Rassemblés derrière une immense banderole "Cassez Vous" et portant des drapeaux "Dirigeants Dehors", ils avaient commencé par se masser devant les grilles de la Commanderie, allumant pétards, feux d'artifice et fumigènes. Ils en ont lancé un grand nombre au-delà des murs d'enceinte et trois arbres à l'entrée ont fini calcinés. En passant par des champs voisins, une partie de ces supporters sont ensuite entrés dans l'enceinte du centre "y compris dans le bâtiment du groupe professionnel", selon l'OM.

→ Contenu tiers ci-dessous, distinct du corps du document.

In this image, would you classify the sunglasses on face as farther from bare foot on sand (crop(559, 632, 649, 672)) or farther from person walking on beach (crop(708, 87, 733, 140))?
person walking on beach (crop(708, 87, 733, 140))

Supporters de l'OM en août 2020 - Photo d'archive

Crédit: Getty Images

Selon les dirigeants, les dégradations dans les bâtiments s'élèvent à "plusieurs centaines de milliers d'euros". Le club a porté plainte dès dimanche. A l'audience lundi, seul Romain, 19 ans, en BTS immobilier, a reconnu être entré dans la Commanderie et s'être "acharné" contre un véhicule. Son avocat Me Christophe Pinel a reconnu "à quel point le cumul de cerveaux peut entraîner une paupérisation de l'intelligence".
Et même si la présidente a bien séparé chaque situation, Me Nicolas Besset, qui défend quatre des prévenus, a regretté en sortant des décisions "incompréhensibles". D'autant que pour lui, "ceux qui ont véritablement commis des actes répréhensibles sont encore en liberté". Ils sont pour la plupart poursuivis pour avoir "participé sciemment à un groupement, (...) en vue de la préparation (...) de violences volontaires contre les personnes ou de destructions ou dégradations de biens", pour les dégradations en réunion du centre d'entraînement du club de L1, et pour la dégradation d'une voiture de police, selon la procureure Dominique Laurens. Ils encourent au maximum 5 ans de prison et 75.000 euros d'amende.